Als Reaktion auf den Beschluss finden beispielsweise heute in Borna oder morgen in Leipzig bereits angemeldete Spaziergänge statt, die die Behörden nicht mehr verbieten konnten. Was viele Bürger nicht wissen: Auch unangemeldete Spaziergänge sind durch den Beschluss geschützt. Das Versammlungsrecht unterscheidet nicht, ob eine Versammlung angemeldet ist: Jede Versammlung (und das ist der Fall, wenn die Polizei sich entscheidet, einen Spaziergang als solche einzustufen) fällt unter den Schutz des Versammlungsrechtes und darf nur aufgelöst werden, wenn aus ihr heraus gegen die öffentliche Sicherheit und Ordnung verstoßen wird. Auch die Teilnahme an einer unangemeldeten Versammlung ist keine Ordnungswidrigkeit, dies wäre erst bei einer vollziehbar verbotenen Versammlung der Fall. Damit ist jedes Einschreiten gegen einen Montagsspaziergang seit dem Leipziger Urteil ein offener Rechtsbruch. Einigen Polizeiführungen ist dies bereits bewusst. Ob das aber überall angekommen ist, wird sich zeigen.

Gerade mit Blick auf den Dauer-Problemfall in Zwönitz, wo die Chemnitzer Polizeidirektion – umgesetzt durch Leipziger Einsatzhundertschaften – offenbar ein Exempel an den mutigen Bürgern vor Ort statuieren möchte, empfehlen wir, das Verhalten der Polizei genauestens zu dokumentieren. Damit helft ihr, die Vorgänge im Nachgang juristisch aufzuarbeiten. Auch mögliche Verfahren gegen Spaziergänger, z.B. wegen Widerstandsdelikten, wie es in der Vergangenheit mehrfach vorkam, bekommen eine andere Wendung, wenn die Polizeimaßnahme nachweislich rechtswidrig war.

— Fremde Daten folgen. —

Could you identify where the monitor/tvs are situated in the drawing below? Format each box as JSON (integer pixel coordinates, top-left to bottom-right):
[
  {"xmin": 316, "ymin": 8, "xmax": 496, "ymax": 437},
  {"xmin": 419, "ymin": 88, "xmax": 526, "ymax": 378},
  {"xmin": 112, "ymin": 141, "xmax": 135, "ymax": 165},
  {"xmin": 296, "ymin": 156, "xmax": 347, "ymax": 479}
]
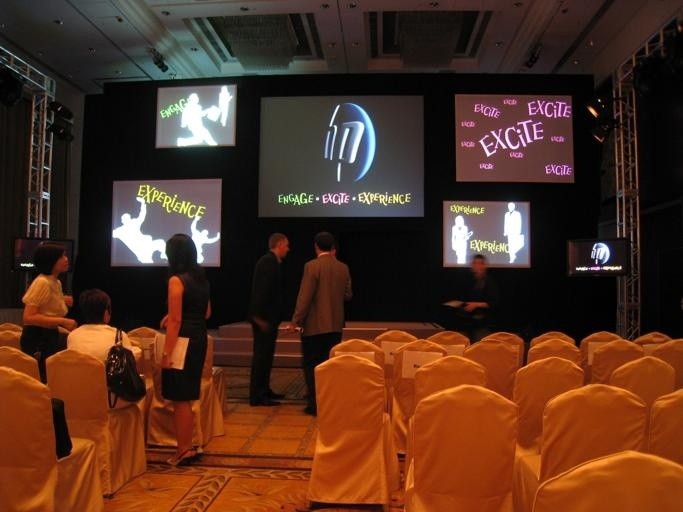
[
  {"xmin": 566, "ymin": 238, "xmax": 631, "ymax": 277},
  {"xmin": 11, "ymin": 235, "xmax": 75, "ymax": 274}
]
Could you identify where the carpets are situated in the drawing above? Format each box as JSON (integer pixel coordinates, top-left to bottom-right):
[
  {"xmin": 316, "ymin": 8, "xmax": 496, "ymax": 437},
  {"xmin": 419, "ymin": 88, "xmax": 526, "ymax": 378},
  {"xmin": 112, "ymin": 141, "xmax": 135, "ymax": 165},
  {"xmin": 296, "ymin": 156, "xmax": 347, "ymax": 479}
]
[{"xmin": 224, "ymin": 365, "xmax": 308, "ymax": 403}]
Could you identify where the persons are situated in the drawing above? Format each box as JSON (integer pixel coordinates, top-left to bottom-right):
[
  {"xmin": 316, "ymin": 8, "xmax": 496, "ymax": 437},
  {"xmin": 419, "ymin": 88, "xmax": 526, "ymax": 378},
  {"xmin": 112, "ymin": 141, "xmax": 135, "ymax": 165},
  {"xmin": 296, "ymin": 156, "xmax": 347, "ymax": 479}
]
[
  {"xmin": 218, "ymin": 85, "xmax": 232, "ymax": 127},
  {"xmin": 67, "ymin": 287, "xmax": 137, "ymax": 410},
  {"xmin": 112, "ymin": 197, "xmax": 168, "ymax": 263},
  {"xmin": 190, "ymin": 215, "xmax": 220, "ymax": 264},
  {"xmin": 160, "ymin": 233, "xmax": 213, "ymax": 466},
  {"xmin": 456, "ymin": 254, "xmax": 515, "ymax": 333},
  {"xmin": 20, "ymin": 242, "xmax": 76, "ymax": 387},
  {"xmin": 177, "ymin": 93, "xmax": 218, "ymax": 146},
  {"xmin": 451, "ymin": 214, "xmax": 473, "ymax": 264},
  {"xmin": 290, "ymin": 232, "xmax": 353, "ymax": 416},
  {"xmin": 503, "ymin": 202, "xmax": 522, "ymax": 263},
  {"xmin": 248, "ymin": 233, "xmax": 291, "ymax": 406}
]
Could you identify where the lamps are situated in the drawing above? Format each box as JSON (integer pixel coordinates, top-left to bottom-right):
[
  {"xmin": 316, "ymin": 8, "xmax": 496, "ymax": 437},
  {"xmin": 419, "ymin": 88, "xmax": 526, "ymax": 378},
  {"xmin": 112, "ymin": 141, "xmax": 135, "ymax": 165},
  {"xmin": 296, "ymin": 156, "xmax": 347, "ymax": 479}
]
[
  {"xmin": 591, "ymin": 114, "xmax": 616, "ymax": 143},
  {"xmin": 518, "ymin": 42, "xmax": 543, "ymax": 71},
  {"xmin": 46, "ymin": 100, "xmax": 74, "ymax": 121},
  {"xmin": 147, "ymin": 46, "xmax": 168, "ymax": 72},
  {"xmin": 46, "ymin": 121, "xmax": 75, "ymax": 144},
  {"xmin": 585, "ymin": 92, "xmax": 623, "ymax": 116}
]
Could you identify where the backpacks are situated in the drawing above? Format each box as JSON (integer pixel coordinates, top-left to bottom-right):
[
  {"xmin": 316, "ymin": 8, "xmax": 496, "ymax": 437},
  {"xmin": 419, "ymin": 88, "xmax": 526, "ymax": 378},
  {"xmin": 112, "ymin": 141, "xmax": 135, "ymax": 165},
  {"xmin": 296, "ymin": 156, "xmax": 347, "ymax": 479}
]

Wir empfehlen euch bei Komplikationen die Polizei vor Ort auf das Leipziger Urteil hinzuweisen und diese Hinweise zu dokumentieren. Sollte die Polizei dennoch gegen Spaziergänge vorgehen, ist im Nachgang die „gesamte Palette“ aufzufahren und entsprechend juristisch vorzugehen.

Ein abschließender Hinweis: Strafbar macht sich, wer es unterlässt, eine Versammlung anzumelden und diese unangemeldet durchführt. Dies ist laut Gesetz aber nur eine Einzelperson. Wenn Ihr also nicht der gerade derjenige seid, der alles organisiert (und das muss im Zweifel klar belegt werden), darf gegen euch nicht vorgegangen werden. Angesichts der neuerlichen Rechtssprechung kann es natürlich von Vorteil sein, Spaziergänge anzumelden, um Komplikationen bereits im Vorfeld zu begegnen – das muss aber jede Initiative vor Ort selber wissen und unter verschiedensten Faktoren für sich selber unter Berücksichtigung der lokalen Umstände und Gegebenheiten abwägen. Wir stellen lediglich eine juristische Einschätzung zur Verfügung.